Did you know symptoms of Alzheimer’s disease (AD) can appear nearly 20 years before the disease can be clinically diagnosed? One of those symptoms, which seems harmless and may be commonly overlooked, is getting lost, according to new research published in the April issue of the Journal of Alzheimer’s Disease.

Researchers from Washington University in St. Louis recruited 71 people to complete a virtual maze designed to assess cognitive map skills. Participants were divided into one of the three groups: people with preclinical AD or Alzheimer-related changes in the brain; people with brain and spinal fluid changes associated with AD; and people with early-stage AD. Then, they were tested on how well they could learn and follow a pre-set route, and how well they could form and use a mental map of the environment. They were given 20 minutes to either learn a specified route, or to study and explore the maze with a navigation joystick. They were then tested on their ability to recreate the route or find their way to specific landmarks in the environment.

Results showed participants with increasing difficulties navigating new surroundings was an early sign of the progressive, neurodegenerative disease.

“These findings suggest that navigational tasks designed to assess a cognitive mapping strategy could represent a powerful new tool for detecting the very earliest Alzheimer’s disease-related changes in cognition,” senior author Denise Head, associate professor of psychological and brain sciences in Arts & Sciences said in a statement.  

The findings are in tune with previous studies that have shown that people with Alzheimer’s have had navigation problems early on, and are consistent with where in the brain the effects of AD first surface: the hippocampus. This is a region of the brain that plays a role in memory forming, organizing and storing, as well as the creation of mental maps.

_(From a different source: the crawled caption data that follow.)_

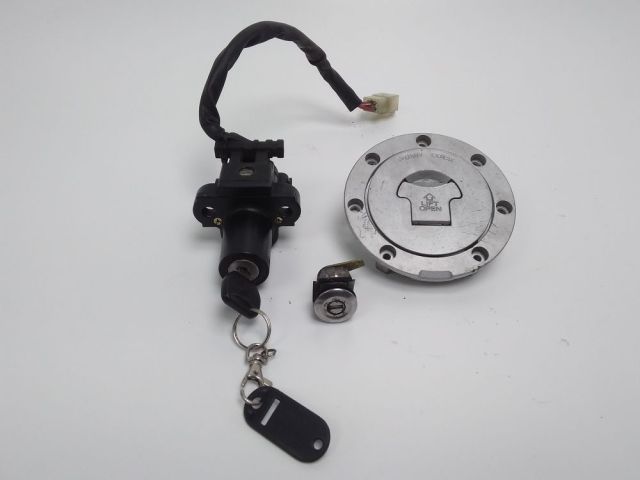 Serrure occasion HONDA CBF 500 2005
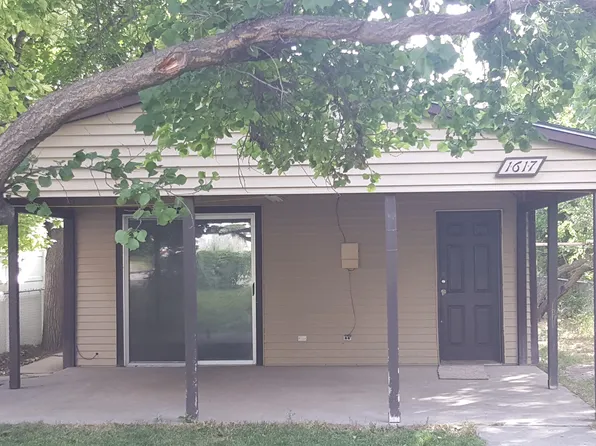 1617 S 3rd Ave, Pocatello, ID 83201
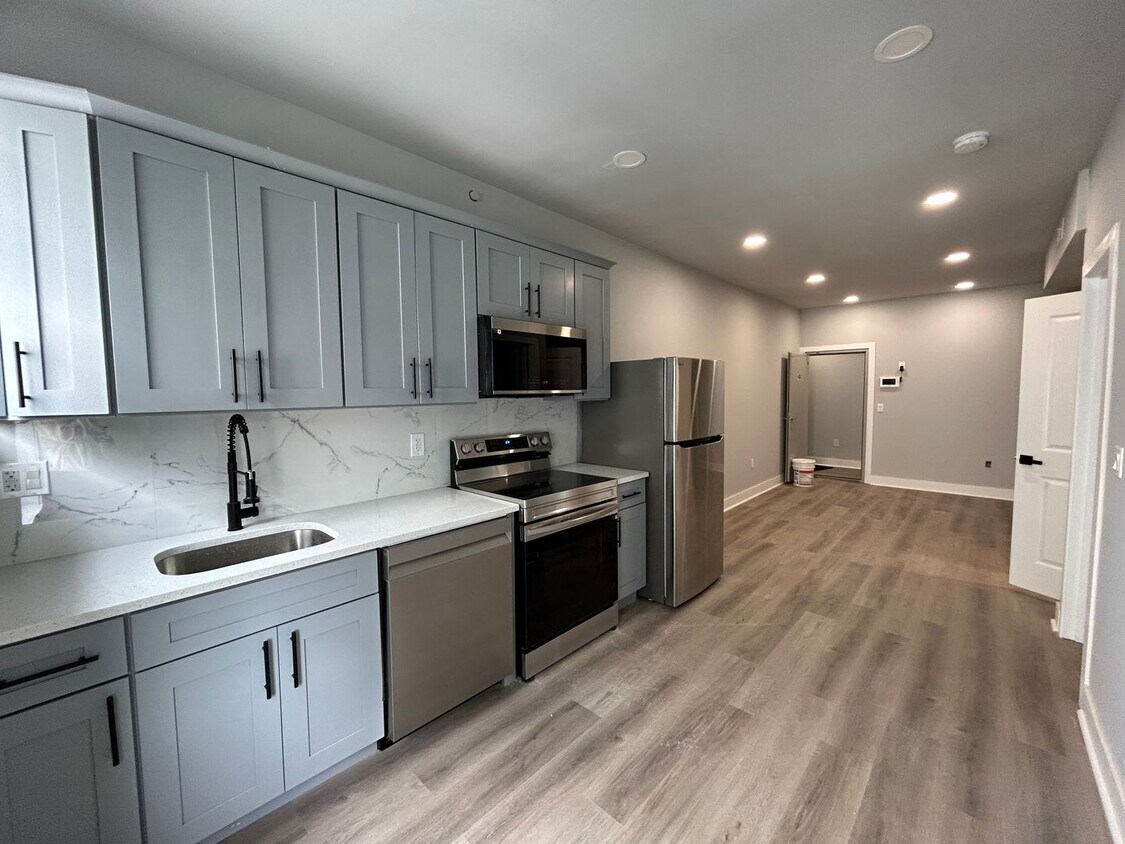 Foto principal - 1116 S 12th St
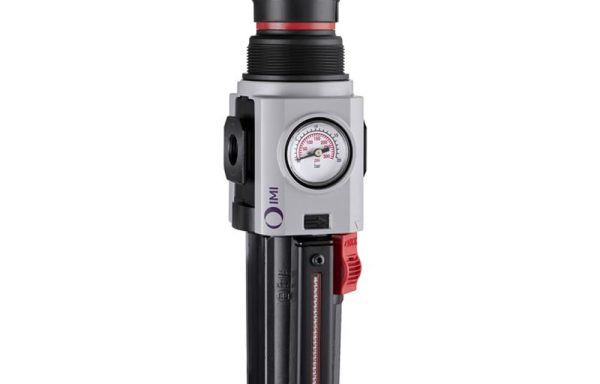 Filter Regulators - Norgren
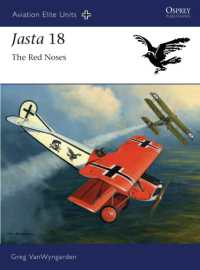 Jasta 18 : The Red Noses (Aviation Elite Units)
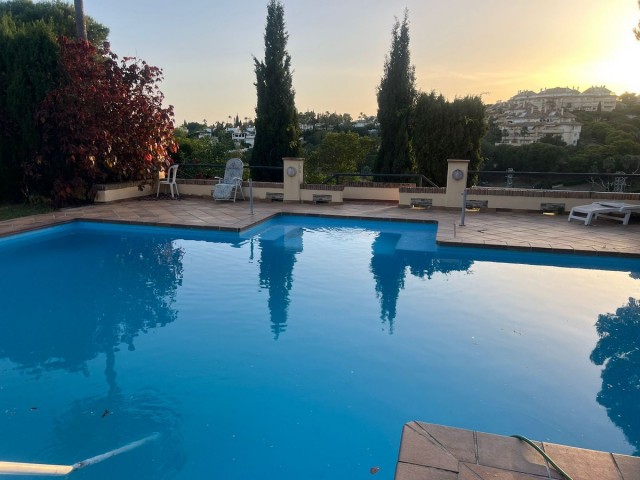 6 Sovrums Villa i Elviria
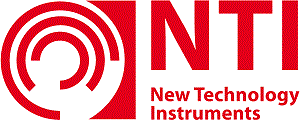 NTI-Kahla GmbH Rotary Dental Instruments logo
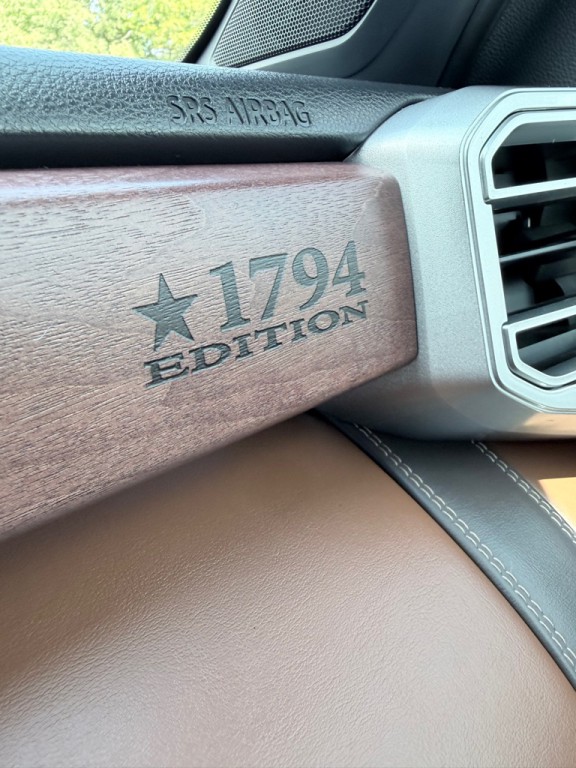 2024 Toyota Tundra Image 11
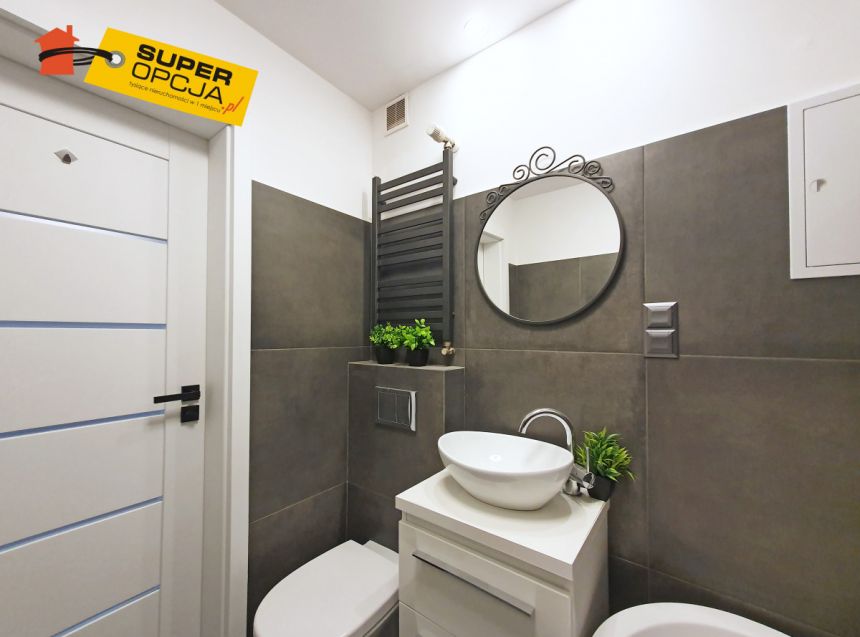 Kraków Podgórze Duchackie, 629 900 zł, 45 m2, M2 miniaturka 10
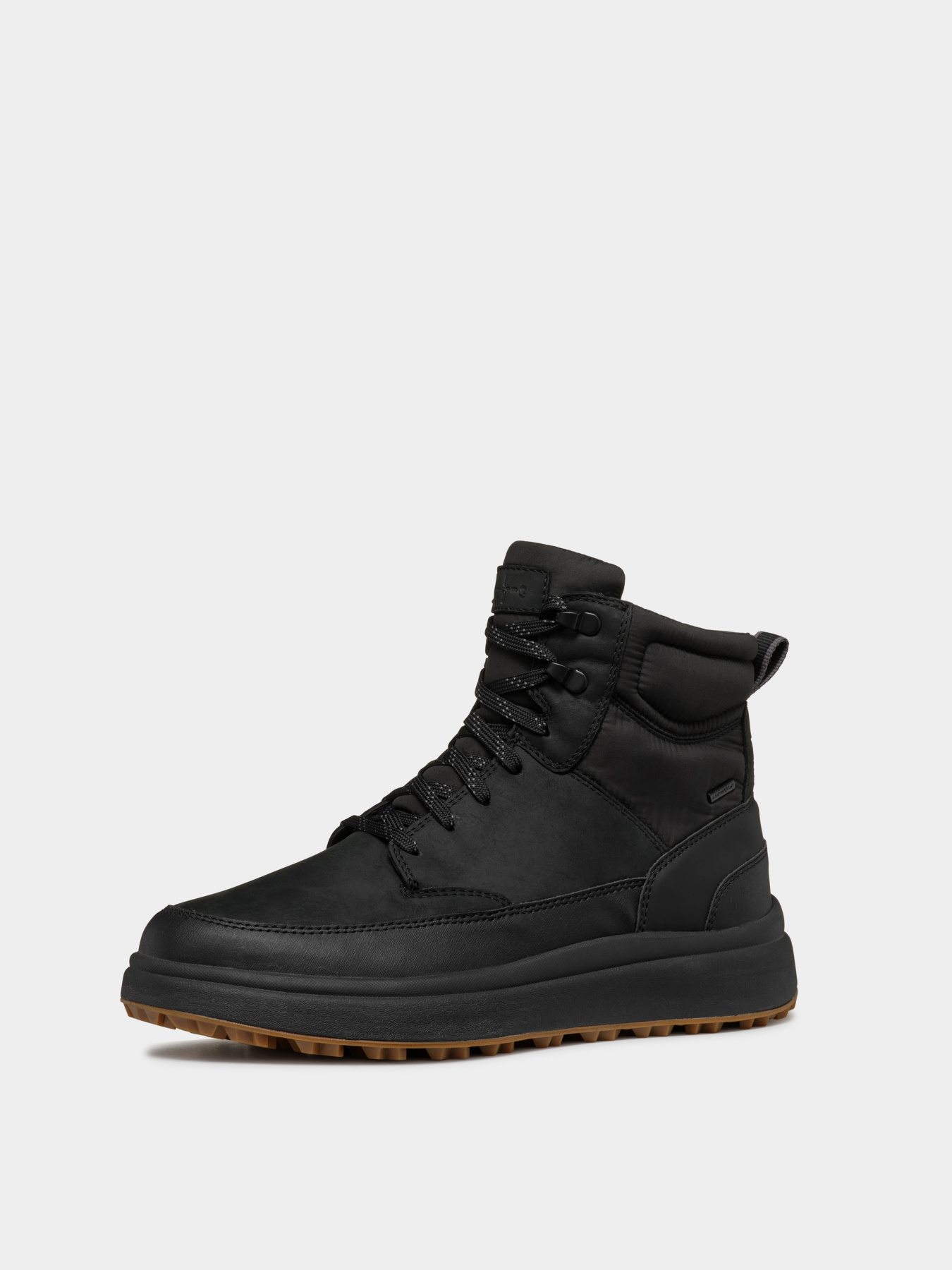 Черевики Geox Granito + Grip модель U46FZB-0FFFU-C9999 Фото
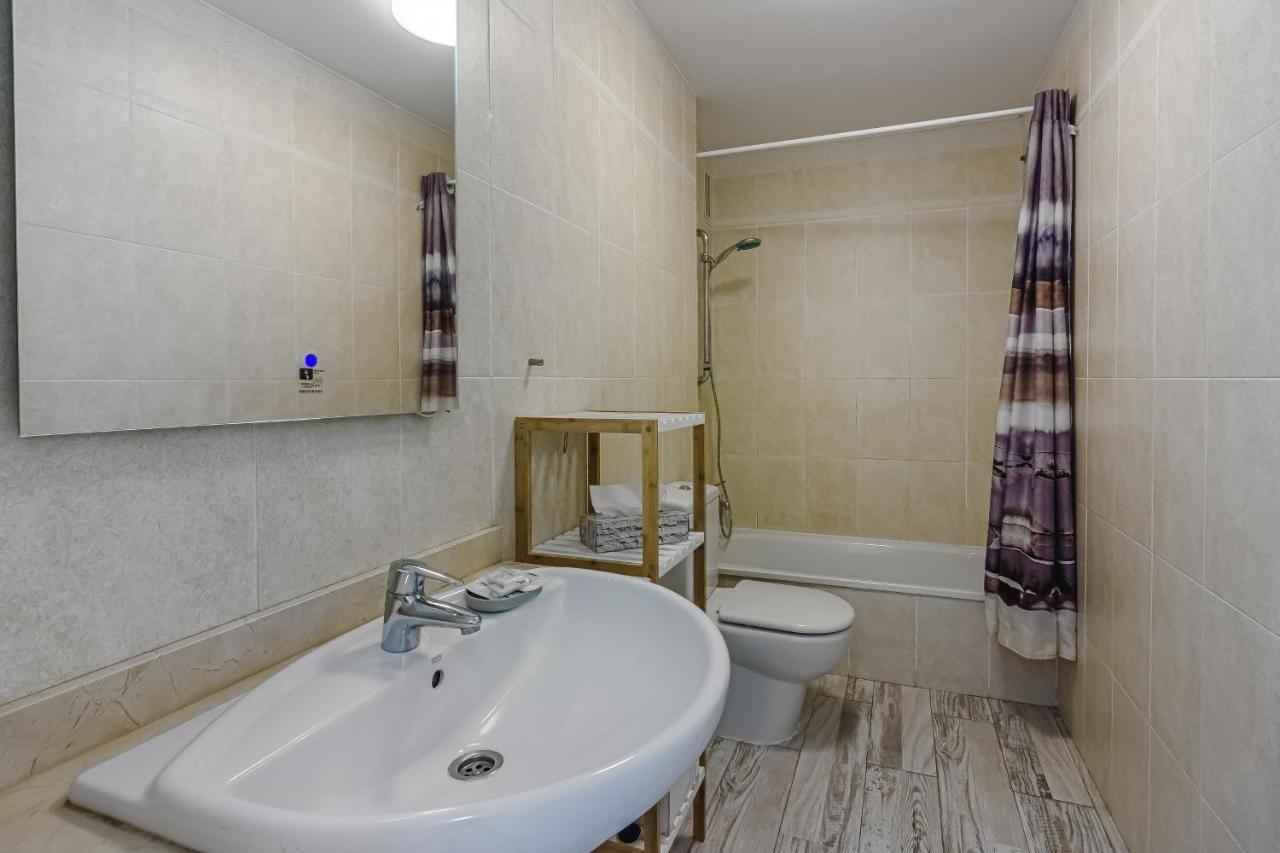 Cozy Apartment In El Duque By Altamarhomes Costa Adeje  Extérieur photo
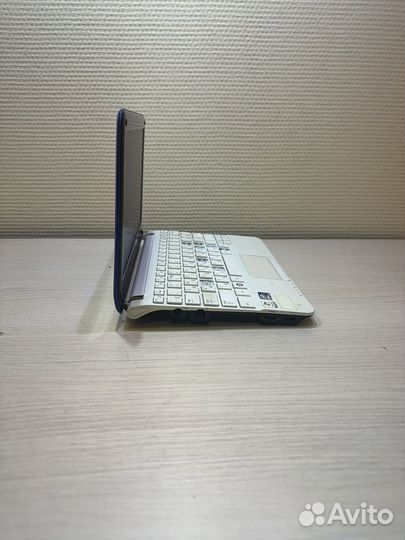 Арт.916 Нетбук Samsung NP-NC110 на запчасти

“People with cerebrospinal markers for preclinical Alzheimer’s disease demonstrated significant difficulties only when they had to form a cognitive map of the environment — an allocentric, place-learning navigation process associated with hippocampal function,” Head said. “This same preclinical Alzheimer’s disease group showed little or no impairment on route learning tasks — an egocentric navigation process more closely associated with caudate function.”

Alzheimer’s reportedly affects more than five million Americans. It is also the sixth-leading cause of death in the U.S., according to the Alzheimer’s Association. Starting at age 65, the risk of developing the disease doubles every five years.

Beyond its small size, study limitations include lack of direct information about brain regions and networks beyond the hippocampus that play a part in spatial navigation and wayfinding. Researchers also warn that the presence of cerebrospinal fluid markers doesn’t guarantee that a person will develop full-blown Alzheimer’s later.

“Future research should examine whether cognitive mapping deficits in individuals in preclinical Alzheimer’s are associated with an increased risk of developing symptomatic Alzheimer’s,” they said.

Source: Allison S, Fagan A, Morris J, Head D. Spatial Navigation in Preclinical Alzheimer’s Disease. Journal of Alzheimer’s Disease. 2016.

This article originally incorrectly stated that Alzheimer's was the leading cause of death in the United States. It is the sixth-leading cause of death in the United States.